An Early Paleogene Submarine Canyon and Fan System: The Meganos Formation, Southern Sacramento Basin California

Peter J. Fischer

Abstract

A late Paleocene -early Eocene submarine canyon and fan complex, the Meganos Formation (or “Channel”) is exposed in the homoclinal sequence of Mesozoic to late Eocene age sediments that form the northern flank of Mount Diablo. Along this outcrop, the Meganos Formation comprises a narrow belt, 16 km long and one km wide. Exposures of the canyon-fill mudstones are largely masked by the alluvium of Deer Valley, but the resistant sandstones and conglomerates of the fan are well exposed along the southwest ridge flanking the valley.

Canyon fed sediments spilled onto the late Paleocene -early Eocene basin floor(?) and subsequently filled the lower canyon.
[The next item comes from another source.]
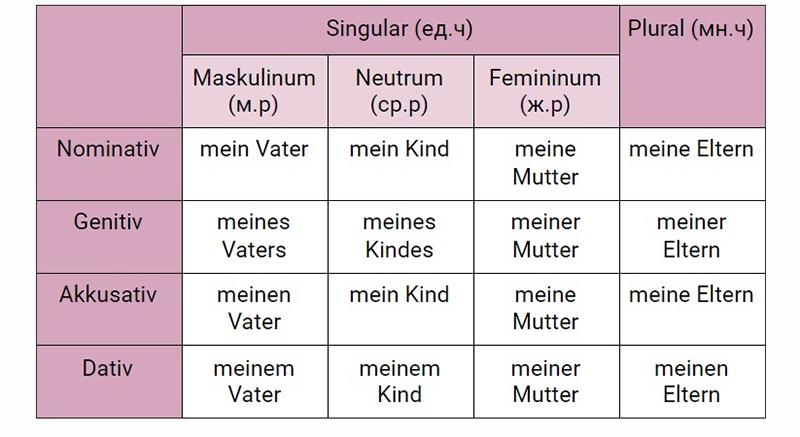 Таблица склонения немецких притяжательных местоимений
These sediments may be divided into two facies: (1) a lower submarine fan facies of coarse-grained clastic material; and (2) an upper mudstone canyon-fill sequence. The submarine fan facies is particularly well exposed from its basal contact, which unconformably overlies the lower Paleocene Martinez Formation, to the base of the overlying mudstone or canyon-fill facies. Within this basal sequence, fan channels are filled with disorganized conglomerates and pebbly sandstones. Boulders over 2 m in diameter are the largest clasts found in the basal channel-fills near Oil Creek. The canyon fan sequence fines vertically upwards in general aspect from basal inner fan channels to the thin sandstones of the outer fan facies and finally the mudstone of the basin plain(?) and fill.

Based upon palinspastic reconstructions a minimum wall height of the submarine canyon in the vicinity of the inner fan is estimated to have been 800 m. The submarine fan was 450 m thick and the overlying mudstone of the canyon-fill facies was at least 675 m thick.
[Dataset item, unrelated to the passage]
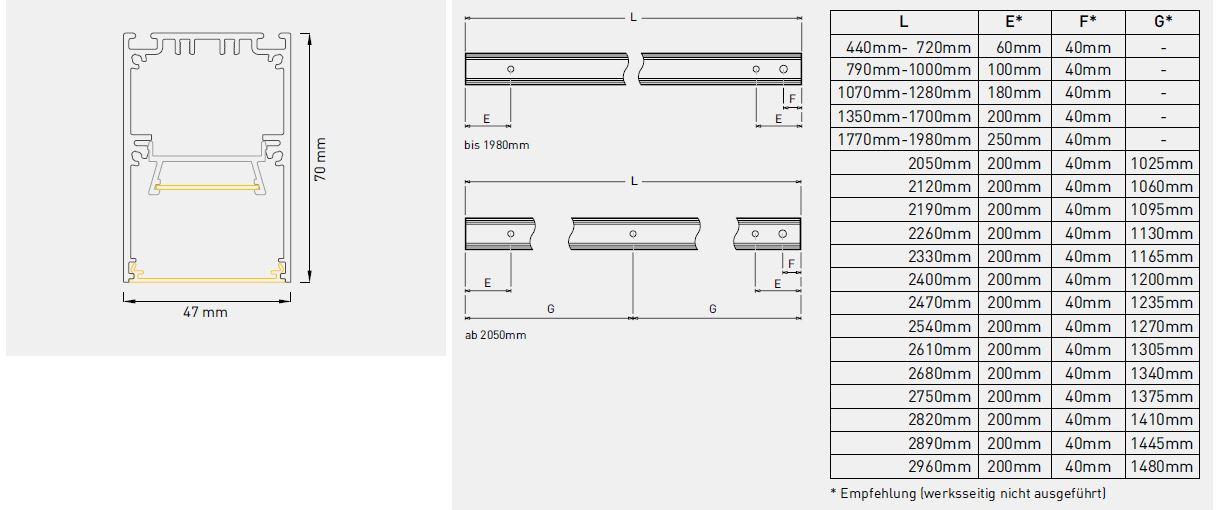 linem-sa57-profilleuchte-abmessung-sml-led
The series of north-trending high angle normal faults that cut the outcrop belt are dated as Maastrichtian-earliest Paleocene to middle Eocenein age. Palinspastic restoration of Paleocene and lower Eocene units demonstrates uplift to the east, west and possibly south during this time. Uplift related to the normal faulting controlled the position of the submarine fan system and possibly the canyon. The location of the early Paleogene Meganos and underlying Martinez canyon-fan complexes and younger (Eocene) canyons in the deepest portion of southwest tilted graben that forms the Sacramento basin suggests regional and long term tectonic control. Perhaps this southern basin edge was bounded by an ancestral Stockton Arch-Mt. Diablo uplift. This major tectonic feature may be the expression of a change of subduction rate or direction of the Early Tertiary trench system.